EXERCISE SET:
1 - Using the text on Hillcrest High School, explain in one to three sentences why Bonneville School District #93 needed a second high school.
2 - According to the text on Hillcrest High School, in what year did the bond issue that paid for its construction pass?
3 - Pick up the text on Hillcrest High School after its last sentence and continue it.

(SOURCE DOCUMENT)

In the late 1980s and early 1990s, overcrowding at Bonneville High School and a rising population in the southern end of Bonneville School District #93 proved a need for a second school within the district's boundaries. The passage of a bond issue in 1990 in the amount of $10,880,000 provided the financial means for constructing Hillcrest High School, along with Iona Elementary School and a major addition to Falls Valley Elementary School. Students started classes in August 1992 in grades nine through twelve. Some areas were not completed when the school opened, including the gym. The property adjoins the property of Sandcreek Middle School and makes an acceptable middle school/high school campus configuration.

==Academics==

Hillcrest offers a variety of scholastic opportunities for students. The school offers foreign language courses in German, Italian, Spanish, and French. It also offers at least 9 different Advanced Placement classes: Calculus, Statistics, World History, U.S. Government, U.S. History, Economics, Physics, English Literature, and English Composition. Hillcrest also affords students the opportunity to participate in vocational/technical courses in conjunction with Bonneville High School and Eastern Idaho Technical College. These courses include drafting, woodworking, metalworking, electronics, auto body, auto tech, welding, cabinet making, robotics, family science, and a Certified Nursing Program. Hillcrest sponsors an ACT preparation course in the spring and fall.

Hillcrest had a graduation rate of 98.39% for the 2006–2007 school year, above the district average of 97.41% and the national average of about 70%.

(End SOURCE DOCUMENT)
(INFORMATION SUPPLIED)

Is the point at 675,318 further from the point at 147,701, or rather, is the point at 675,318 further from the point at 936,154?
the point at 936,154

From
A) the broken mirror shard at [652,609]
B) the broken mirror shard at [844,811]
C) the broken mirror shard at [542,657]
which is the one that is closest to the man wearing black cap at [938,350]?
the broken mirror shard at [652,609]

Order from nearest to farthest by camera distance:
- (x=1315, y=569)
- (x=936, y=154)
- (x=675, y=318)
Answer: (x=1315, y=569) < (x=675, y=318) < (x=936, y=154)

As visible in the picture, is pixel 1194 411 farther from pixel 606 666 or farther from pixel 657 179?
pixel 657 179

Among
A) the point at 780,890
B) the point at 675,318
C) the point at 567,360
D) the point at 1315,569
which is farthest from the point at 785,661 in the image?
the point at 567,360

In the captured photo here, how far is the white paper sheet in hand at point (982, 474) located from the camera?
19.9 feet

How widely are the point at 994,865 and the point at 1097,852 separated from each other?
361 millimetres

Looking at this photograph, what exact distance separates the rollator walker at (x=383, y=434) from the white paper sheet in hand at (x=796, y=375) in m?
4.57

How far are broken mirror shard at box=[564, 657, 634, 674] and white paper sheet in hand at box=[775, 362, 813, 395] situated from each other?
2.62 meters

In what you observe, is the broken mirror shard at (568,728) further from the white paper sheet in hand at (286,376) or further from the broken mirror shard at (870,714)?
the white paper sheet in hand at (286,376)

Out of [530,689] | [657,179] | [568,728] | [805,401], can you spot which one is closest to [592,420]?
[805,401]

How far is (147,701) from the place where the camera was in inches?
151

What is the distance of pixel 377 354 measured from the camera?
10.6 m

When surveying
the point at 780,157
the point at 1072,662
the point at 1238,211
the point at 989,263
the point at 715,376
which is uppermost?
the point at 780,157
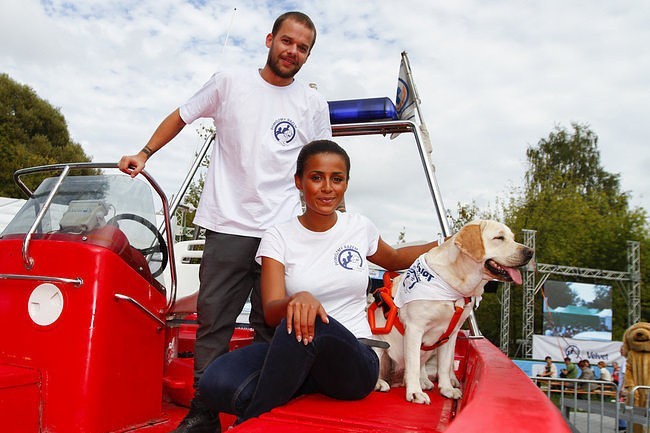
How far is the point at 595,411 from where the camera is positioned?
842 centimetres

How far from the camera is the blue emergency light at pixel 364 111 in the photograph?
379 cm

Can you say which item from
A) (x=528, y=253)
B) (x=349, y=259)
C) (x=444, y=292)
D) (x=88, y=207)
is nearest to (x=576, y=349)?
(x=528, y=253)

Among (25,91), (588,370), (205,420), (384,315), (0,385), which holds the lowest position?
(588,370)

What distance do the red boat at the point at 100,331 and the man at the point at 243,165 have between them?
0.20m

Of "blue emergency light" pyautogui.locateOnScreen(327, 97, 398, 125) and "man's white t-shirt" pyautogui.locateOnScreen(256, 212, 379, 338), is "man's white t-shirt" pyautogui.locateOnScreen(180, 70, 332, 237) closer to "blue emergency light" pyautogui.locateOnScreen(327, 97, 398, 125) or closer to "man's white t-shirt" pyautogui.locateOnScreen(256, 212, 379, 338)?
"man's white t-shirt" pyautogui.locateOnScreen(256, 212, 379, 338)

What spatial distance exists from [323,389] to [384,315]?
802 millimetres

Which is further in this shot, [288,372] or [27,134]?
[27,134]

(End INFORMATION SUPPLIED)

RESULTS IN ORDER:
1 - In the late 1980s and early 1990s, Bonneville High School was overcrowded. The population in the southern end of the district was also rising, so the district needed a second school within its boundaries.

2 - The bond issue passed in 1990.

3 -
As of 2018, the student–teacher ratio was 21, a little above the state average of 18.

==Building==
Hillcrest High School is composed of an upper and lower gym, cafeteria/commons, media center, vocational and regular classrooms, having approximately 178000 sqft. The building has a maximum student capacity of approximately 1200 students.

The structure is a prefabricated metal structure. The music, speech, and drama rooms are separated from the other academic areas, as is the vocational wing. Hillcrest High School is built on 42 acre. The property is relatively flat, with good draining into the improved parking lot area, which further meets all United States Environmental Protection Agency requirements by draining into a lower softball field area.

A new, $5.3 million auditorium was completed in August 2007 and officially opened October 15 of that same year. The auditorium, called the Performing Arts Center (PAC) at Hillcrest, seats 883. The first performance in the PAC was a play called Our Town, put on by Hillcrest January 28–30, 2008, followed by a musical called Camelot on April 14–16, 2008. Hillcrest High School also constructed a new tennis court, softball field, art room, drama room, debate room, and weight room.